> **Work instruction A**: In the post on branch prediction, reproduce the passage between "Generally branch predictors" and "are 'obvious enough'.", inclusive.
> **Work instruction B**: In one to three sentences, explain why the branch prediction post says a wrong guess by the predictor can be quite costly.
> **Work instruction C**: Go on with the branch prediction post from the point where it stops.

All entries for March 2018
March 21, 2018
Branch By Boolean
Once upon a time, all programming was for performance. With computer power at a premium, every instruction was a cost. Oddly, the cost of branching (acting differently based on a condition) has got both more and less expensive. Branches are evaluated more quickly now, but improvements in branch prediction (see below) mean branches can be more costly relative to the branchless option. Modern processors are in some ways more similar to the original supercomputers than ever, in particular, their use of vector operations. In this post we talk a bit about what branch prediction means and show a couple of tricks which can be quite useful in code in important loops.
What is Branch Prediction?
Branch prediction refers to the ability of the processor to predict (aha!) which branch is likely, and to get ready to take it. This can happen before the condition is actually evaluated. Once the condition has been checked, if the guess was correct, the operation stream continues, but if it was wrong the incorrect instructions in the queue must be dumped and the correct instructions for the actual branch assembled. This can sometimes be quite costly. Some systems instead execute both possible branches, and throw away the unneeded result, which can halve their possible throughput.
Generally branch predictors are dumb. The commonest option is to assume whatever track was taken previously will be taken again. This is great when you have one rare case (for example, an error condition) and a common one. Sometimes the predictor can 'understand' simple alternation (option 1, then option 2, then option 1...) or similar patterns if they are 'obvious enough'.
How much does it cost, really?

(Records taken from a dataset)
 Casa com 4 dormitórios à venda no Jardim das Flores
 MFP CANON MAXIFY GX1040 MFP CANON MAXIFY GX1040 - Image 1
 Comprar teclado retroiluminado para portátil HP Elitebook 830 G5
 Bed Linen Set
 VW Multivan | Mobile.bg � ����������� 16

...

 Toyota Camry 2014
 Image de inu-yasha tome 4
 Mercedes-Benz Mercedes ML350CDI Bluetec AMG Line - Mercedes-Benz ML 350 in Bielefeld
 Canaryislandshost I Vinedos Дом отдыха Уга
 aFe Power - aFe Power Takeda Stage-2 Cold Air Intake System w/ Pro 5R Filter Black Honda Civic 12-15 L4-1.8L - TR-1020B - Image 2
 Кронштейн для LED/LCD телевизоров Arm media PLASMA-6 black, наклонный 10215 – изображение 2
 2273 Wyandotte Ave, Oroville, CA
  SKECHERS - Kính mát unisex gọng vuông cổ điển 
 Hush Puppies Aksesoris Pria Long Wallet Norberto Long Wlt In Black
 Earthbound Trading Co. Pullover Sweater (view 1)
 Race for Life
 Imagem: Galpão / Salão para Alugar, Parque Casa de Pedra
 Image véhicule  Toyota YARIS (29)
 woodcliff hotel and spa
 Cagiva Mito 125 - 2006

> **Response area A**:
Generally branch predictors are dumb. The commonest option is to assume whatever track was taken previously will be taken again. This is great when you have one rare case (for example, an error condition) and a common one. Sometimes the predictor can 'understand' simple alternation (option 1, then option 2, then option 1...) or similar patterns if they are 'obvious enough'.

> **Response area B**: When the guess turns out to be wrong, the incorrect instructions already waiting in the queue must be dumped. The correct instructions for the branch actually taken then have to be assembled.

> **Response area C**:
The costs of branch misprediction vary widely, depending on hardware, vectorisation, surrounding code etc. Most profiling tools will give you a miss rate, and reducing this in regularly repeated pieces of code can be worthwhile. A simple demo of branch misses is given here. I have tried to make all paths as similar as possible. The final print statement ensures that the total is used so the loop cannot be simply optimised away.
On my machine, the example compiled without optimisation takes about 0.8 seconds with compile-time option -DBR_3, i.e. the maximum possible number of addition operations, and the case which would take the longest if there was nothing more than simple looping and addition in play. Options 1 and 2 both take about 1 second, and the option with half true, half false, just over 0.8 seconds. This suggests something like the 'same as last time' prediction occuring.
Avoiding Branches
When it does matter, there are several ways to avoid true branches and greatly improve performance in a piece of code. Always profile first, though, to be sure this piece warrants improving.
A Simple Rejig
The first thing to consider is whether a simple rewrite of the code can eliminate a branch, or improve its prediction. Many branch predictors are quite dumb and assume whatever branch was taken the previous iteration will be taken again. If you can rewrite to ensure longer 'runs' of one branch, this may help. The previous section showed one example where this can be quite dramatic.
Do More to Do Less
Sometimes it may even be more effective to do more work, but without a condition, rather than check if the work needs to be done. A trivial example is something like
DO i = 0, 10000 IF (B[i] /= 0) A = A + B[i] ENDDO
where the check is redundant because if B[i] is zero, the addition does nothing.
Function Pointers
Another useful trick is to use function pointers (or named functions), as discussed in this previous Soup. Rather than putting an 'if' into a vital loop, first work out which function needs to be called and then call it. As given in the previous post, we can replace
DO i = 0, 10000 IF (condition) function_1() ELSE IF (condition) function_2() ELSE IF (condition) function_3() ... ENDDO
with
IF (condition) ptr = function_1 ELSE IF (condition) ptr = function_2 ELSE IF (condition) ptr = function_3 ... DO i = 0, 10000 ptr() ENDDO
As usual, this may or may not help: in some languages function pointers are slow themselves (not C or Fortran though, but e.g. std::function in C++ can be), and sometimes the called function is already complex enough to break any vectorisation or similar optimisations.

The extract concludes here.